Save Us, Oh Great One!

So what do we do? The answer is not yet clear. There are clearly a lot of problems with traditional multithreading with locks (a la pthreads and Java Threads), but nobody seems to agree on a clear better way of doing things. I saw a cool video here about a lock-free hash table. The idea of using a finite state machine (FSM) for designing a concurrent program is fascinating, but I could see problems with data structures involving more dependent elements, like a balanced tree. Still, I think the approach gives a good insight on one way to progress.

A similar, but less... existing idea is that of COSA, a system by renowned and famous crackpot Louis Savain. He uses an interesting, but basically unimplemented graphical model for doing concurrent programming and talks about the current problems with concurrent code.

Now, judging from the tone of this article and the titles of some of his other posts (Encouraging Mediocrity at the Multicore Association, Half a Century of Crappy Computing), he seems to be 90% troll, 10% genius inventor. I took a brief look at his description of COSA, and it seems to have some similar properties to the (much more legitimate) lock-free hash table. The idea of modelling complex program behavior in a series of state machines or in a big graph, but a lot would need to be done to make this into a practical system.

As interesting as COSA looks, the author seems to be too much of a Cassandra for it to gain any appeal. I mean "Cassandra" in the "can see the future, but nobody believes him," sense, not the "beauty caused Apollo to grant her the gift of prophecy" part (but who knows, I've never seen the guy).
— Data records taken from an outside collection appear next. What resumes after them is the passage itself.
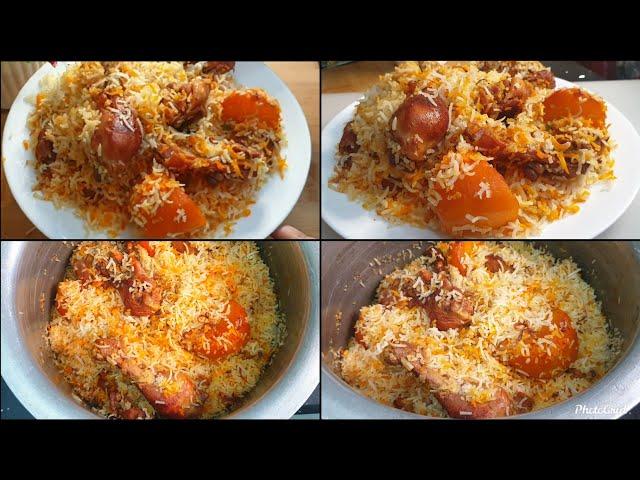 Kolkata Chicken Biryani Recipe ️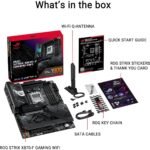 Asus ROG Strix X870-F Gaming WiFi AMD AM5 ATX Motherboard - Image 6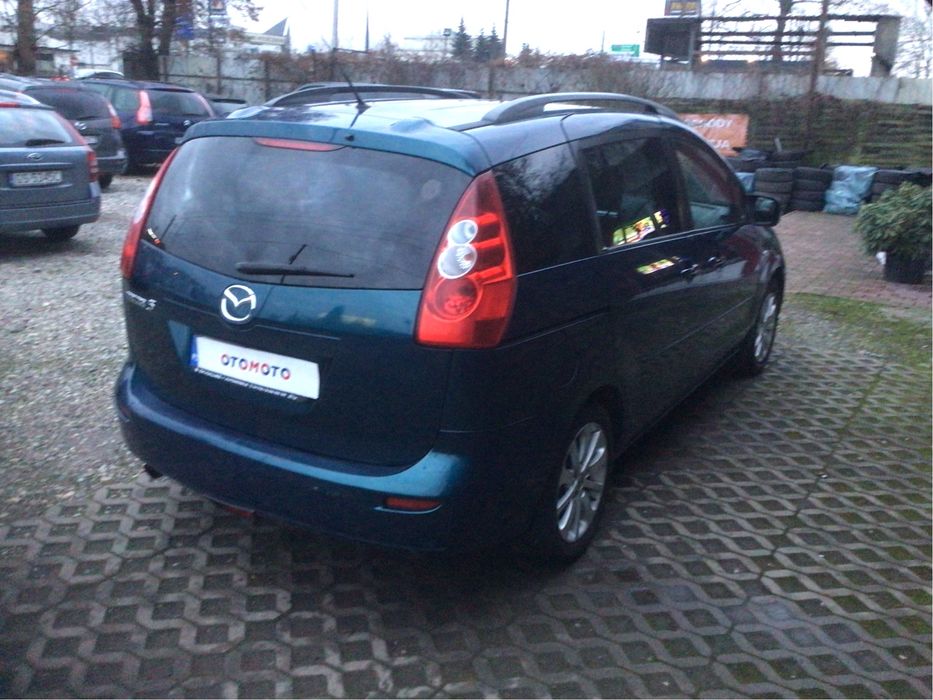 Mazda 5 z Gazem 7 osobowa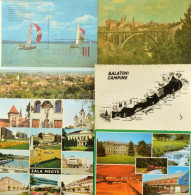 **, * Kb. 100 Db MODERN Magyar Város Képeslap Vegyes Minőségben / Cca. 100 Modern Hungarian Town-view Postcards - Sin Clasificación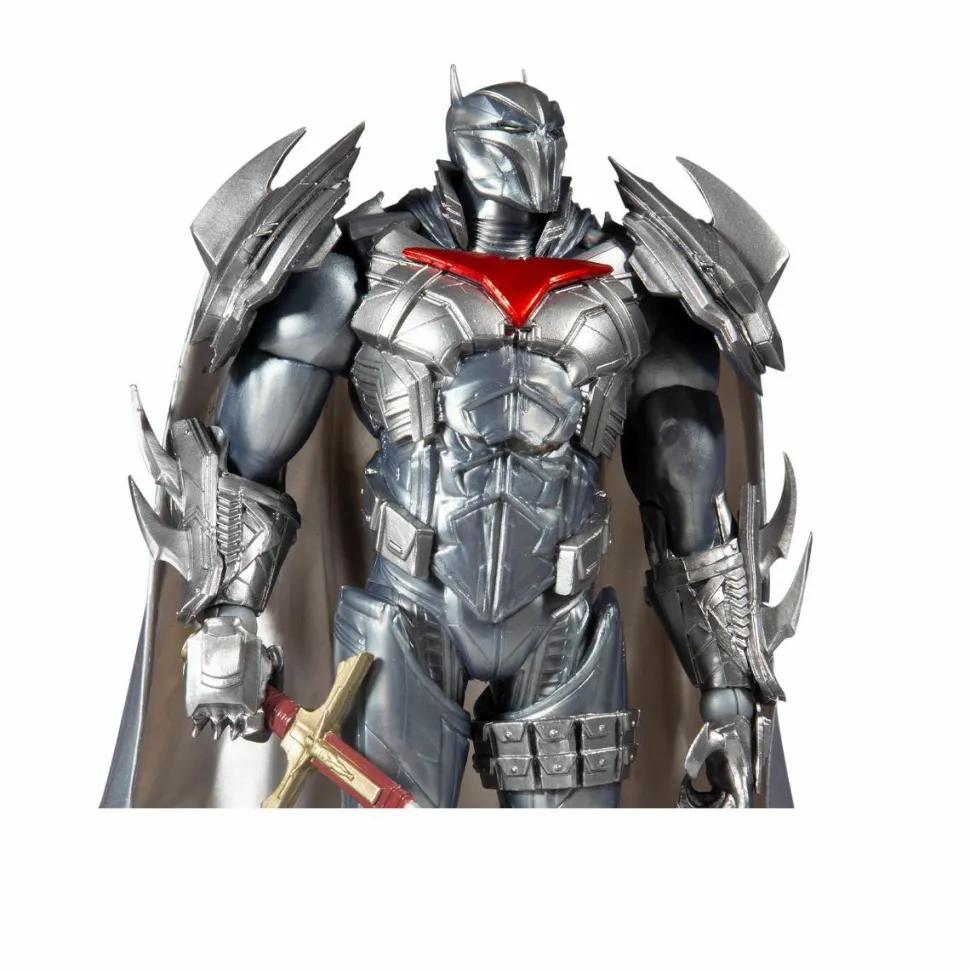 Batman: Curse of the White Knight - Azrael Batman Armour Silver Edition DC Multiverse Gold Label 7” Scale Action Figure
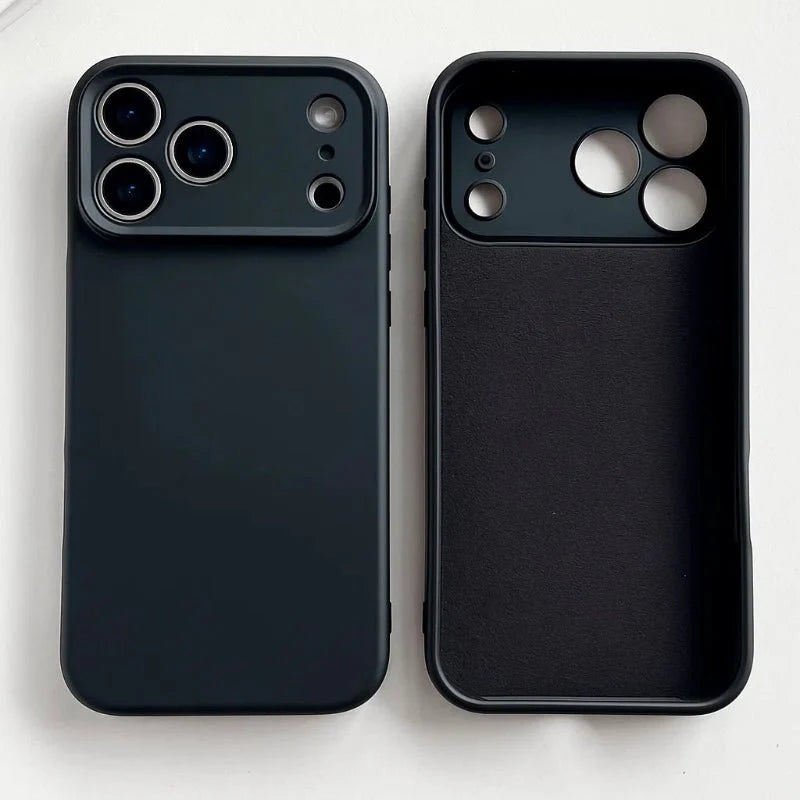 Lisslune | FLEXISHIELD – TPU Shockproof Silicone Case for iPhone 16 & 17 Series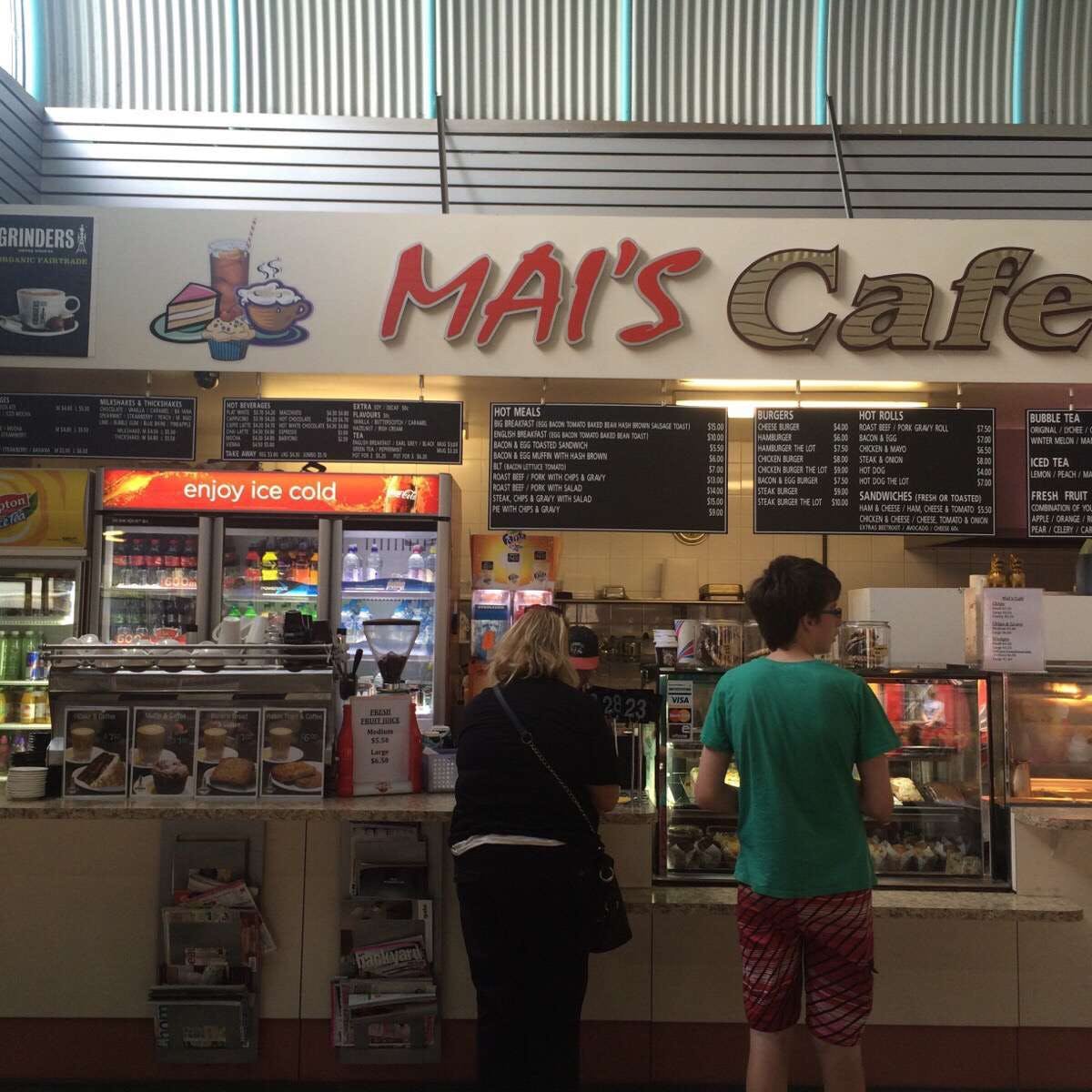 Mai's Caf - Northern Rivers Accommodation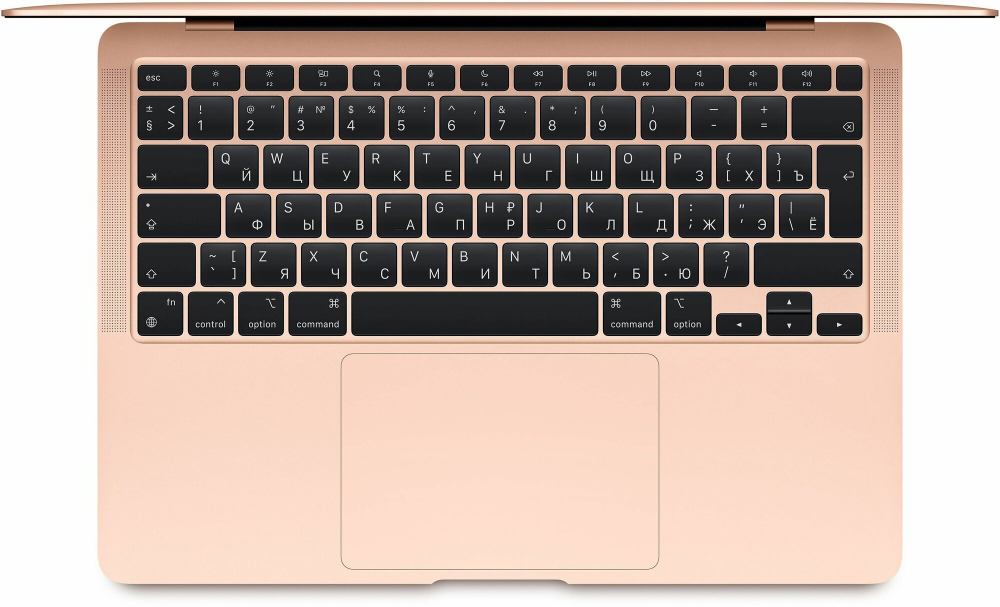 Ноутбук Apple MacBook Air A2337 (Z12A0008M), 13.3"/Apple M1 8 core/RAM 8ГБ/SSD 2ТБ/Apple M1 7 core GPU/2560х1600/IPS/Mac OS/Подсветка кл-ры: нет/золотой. Состояние: B1
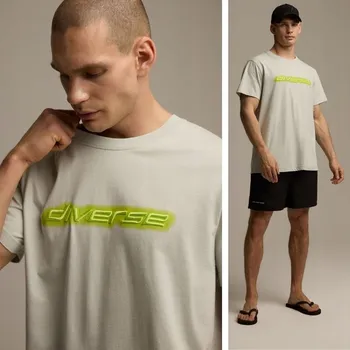 Pánské tričko Pánské tričko s kulatý výstřihem Diverse, velikost XL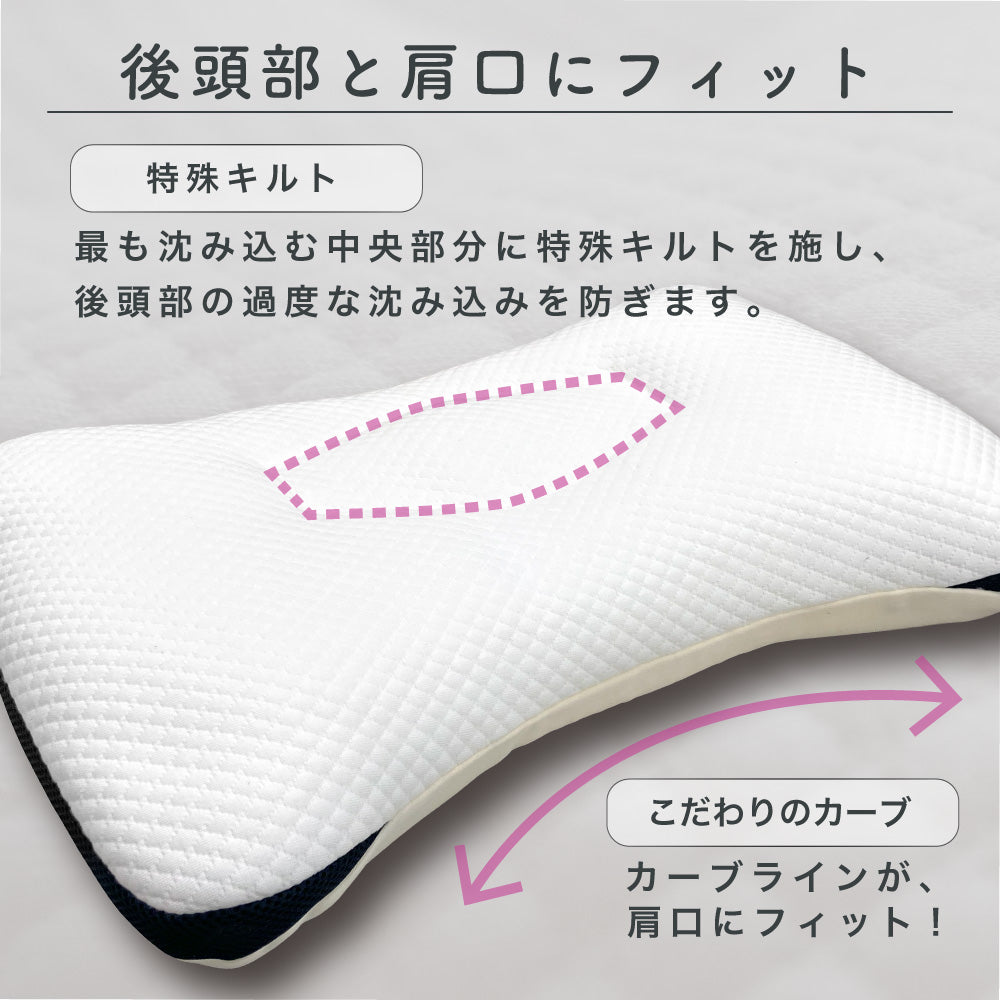 医師の薦める枕】高さ調節付きまくら 日本製 デラックスモデル ソフト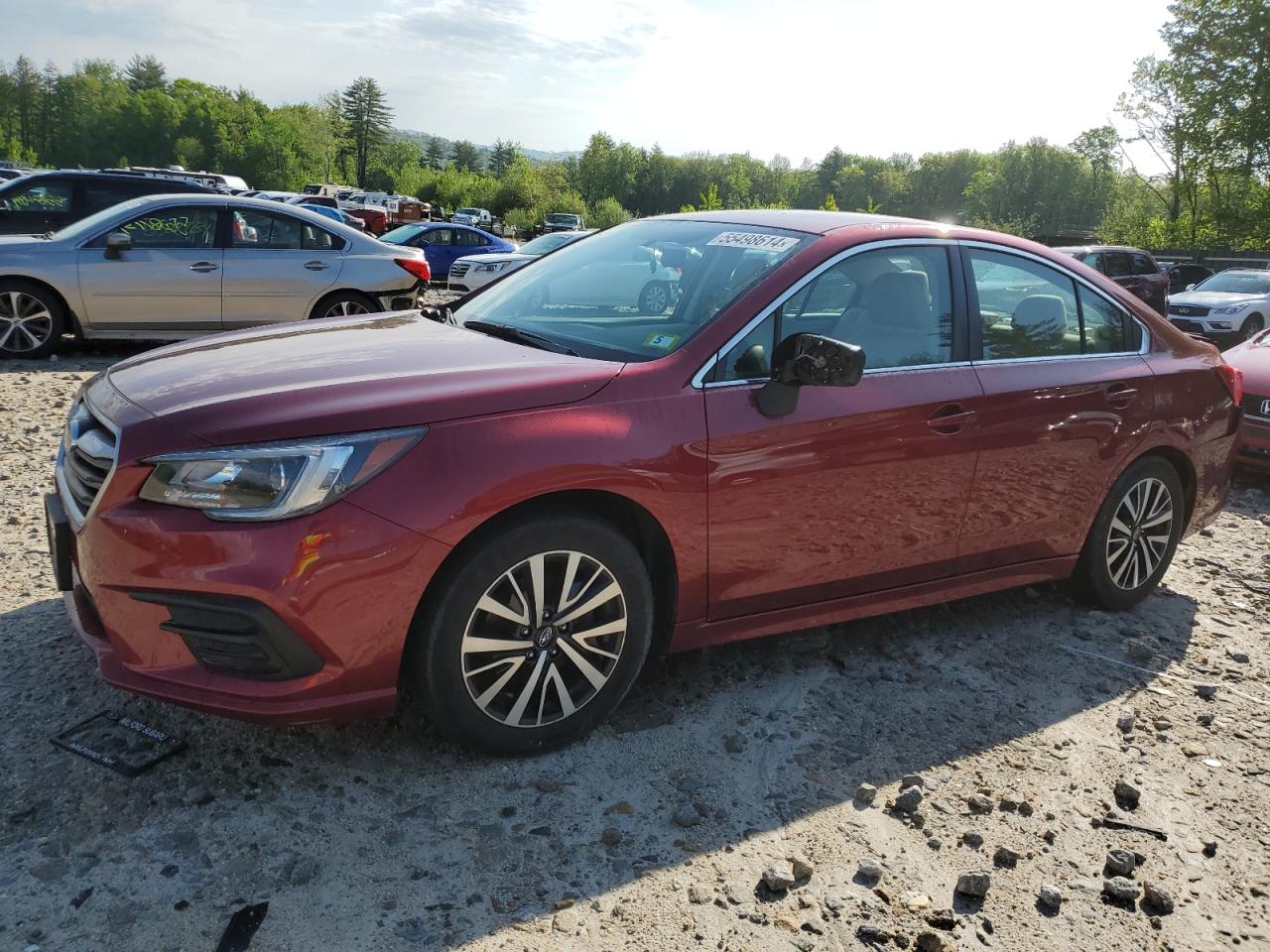 SUBARU LEGACY 2018 4s3bnab67j3039833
I see some evolution of parts of each of these ideas as being a potential solution for some of the multiprocessing problems. The guy who made the lock-free hash table was working on the level of individual CASs, which would definitely need to change for a widely used language. Just as "goto" was too low-level and was replaced with "if", "for", and "map", some useful abstraction over CAS will come along and enable concurrent programming at a higher level of abstraction.